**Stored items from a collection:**
◆ ◆ ◆ ◆ ◆ ◆ ◆
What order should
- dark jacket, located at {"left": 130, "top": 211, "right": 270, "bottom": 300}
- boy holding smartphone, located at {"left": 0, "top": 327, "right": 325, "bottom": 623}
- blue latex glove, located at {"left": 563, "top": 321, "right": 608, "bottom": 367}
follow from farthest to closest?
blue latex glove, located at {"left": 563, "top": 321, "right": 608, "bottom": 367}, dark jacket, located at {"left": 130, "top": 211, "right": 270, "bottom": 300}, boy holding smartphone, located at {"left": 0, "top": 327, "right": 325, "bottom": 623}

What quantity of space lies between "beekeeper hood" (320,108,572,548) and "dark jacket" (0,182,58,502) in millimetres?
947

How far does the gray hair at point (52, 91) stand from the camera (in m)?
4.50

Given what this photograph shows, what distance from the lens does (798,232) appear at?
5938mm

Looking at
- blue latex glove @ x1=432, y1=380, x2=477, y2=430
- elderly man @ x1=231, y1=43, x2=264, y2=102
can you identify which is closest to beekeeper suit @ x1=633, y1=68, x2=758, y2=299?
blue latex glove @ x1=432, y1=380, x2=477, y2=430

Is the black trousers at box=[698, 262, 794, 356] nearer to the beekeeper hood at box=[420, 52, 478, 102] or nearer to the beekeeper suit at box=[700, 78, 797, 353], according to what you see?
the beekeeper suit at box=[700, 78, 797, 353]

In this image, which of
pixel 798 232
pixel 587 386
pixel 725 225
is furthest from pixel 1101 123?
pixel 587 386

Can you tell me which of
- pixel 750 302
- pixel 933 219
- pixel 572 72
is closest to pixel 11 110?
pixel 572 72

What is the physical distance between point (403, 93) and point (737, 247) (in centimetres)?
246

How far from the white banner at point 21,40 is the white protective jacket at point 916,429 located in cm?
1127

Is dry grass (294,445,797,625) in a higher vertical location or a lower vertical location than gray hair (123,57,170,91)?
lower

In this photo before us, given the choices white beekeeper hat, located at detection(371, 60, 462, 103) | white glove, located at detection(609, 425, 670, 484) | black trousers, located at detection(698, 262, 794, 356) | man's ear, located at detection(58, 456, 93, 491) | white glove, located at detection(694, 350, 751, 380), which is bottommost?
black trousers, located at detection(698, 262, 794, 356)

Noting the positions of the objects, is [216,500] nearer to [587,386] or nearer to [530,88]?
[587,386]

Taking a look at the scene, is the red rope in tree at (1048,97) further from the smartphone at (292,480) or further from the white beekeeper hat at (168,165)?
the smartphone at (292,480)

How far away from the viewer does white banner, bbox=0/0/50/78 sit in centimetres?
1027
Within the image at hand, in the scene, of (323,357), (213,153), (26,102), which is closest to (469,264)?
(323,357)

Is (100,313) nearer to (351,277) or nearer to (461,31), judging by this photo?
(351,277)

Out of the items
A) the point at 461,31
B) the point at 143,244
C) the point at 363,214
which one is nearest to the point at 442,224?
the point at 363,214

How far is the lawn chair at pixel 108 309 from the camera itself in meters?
◆ ◆ ◆ ◆ ◆ ◆ ◆
**Problem description:** Reproduce all of the data above line for line, without changing a single character.

**Task result:**
What order should
- dark jacket, located at {"left": 130, "top": 211, "right": 270, "bottom": 300}
- boy holding smartphone, located at {"left": 0, "top": 327, "right": 325, "bottom": 623}
- blue latex glove, located at {"left": 563, "top": 321, "right": 608, "bottom": 367}
follow from farthest to closest?
blue latex glove, located at {"left": 563, "top": 321, "right": 608, "bottom": 367}, dark jacket, located at {"left": 130, "top": 211, "right": 270, "bottom": 300}, boy holding smartphone, located at {"left": 0, "top": 327, "right": 325, "bottom": 623}

What quantity of space lies between "beekeeper hood" (320,108,572,548) and "dark jacket" (0,182,58,502) in millimetres?
947

How far does the gray hair at point (52, 91) stand from the camera (in m)?
4.50

Given what this photograph shows, what distance from the lens does (798,232) appear at?
5938mm

Looking at
- blue latex glove @ x1=432, y1=380, x2=477, y2=430
- elderly man @ x1=231, y1=43, x2=264, y2=102
can you identify which is closest to beekeeper suit @ x1=633, y1=68, x2=758, y2=299?
blue latex glove @ x1=432, y1=380, x2=477, y2=430

Is the black trousers at box=[698, 262, 794, 356] nearer to the beekeeper hood at box=[420, 52, 478, 102] or nearer to the beekeeper suit at box=[700, 78, 797, 353], according to what you see?
the beekeeper suit at box=[700, 78, 797, 353]

In this image, which of
pixel 798 232
pixel 587 386
pixel 725 225
is furthest from pixel 1101 123?
pixel 587 386

Can you tell me which of
- pixel 750 302
- pixel 933 219
- pixel 572 72
is closest to pixel 11 110?
pixel 572 72

What is the physical distance between point (403, 93) and point (737, 247) (in centimetres)?
246

How far from the white banner at point 21,40 is the white protective jacket at point 916,429 located in cm?
1127

Is dry grass (294,445,797,625) in a higher vertical location or a lower vertical location than gray hair (123,57,170,91)?
lower

In this photo before us, given the choices white beekeeper hat, located at detection(371, 60, 462, 103) | white glove, located at detection(609, 425, 670, 484) | black trousers, located at detection(698, 262, 794, 356) | man's ear, located at detection(58, 456, 93, 491) | white glove, located at detection(694, 350, 751, 380), which is bottommost?
black trousers, located at detection(698, 262, 794, 356)

Noting the positions of the objects, is [216,500] nearer to [587,386] or nearer to [530,88]?
[587,386]

Taking a look at the scene, is the red rope in tree at (1048,97) further from the smartphone at (292,480) or further from the white beekeeper hat at (168,165)?
the smartphone at (292,480)

How far away from the viewer does white banner, bbox=0/0/50/78 sit in centimetres?
1027
Within the image at hand, in the scene, of (323,357), (213,153), (26,102), which is closest to (469,264)?
(323,357)

Is (100,313) nearer to (351,277) or nearer to (461,31), judging by this photo?
(351,277)

Out of the items
A) the point at 461,31
B) the point at 143,244
C) the point at 363,214
which one is nearest to the point at 442,224?
the point at 363,214

How far is the lawn chair at pixel 108 309 from the camera itself in meters?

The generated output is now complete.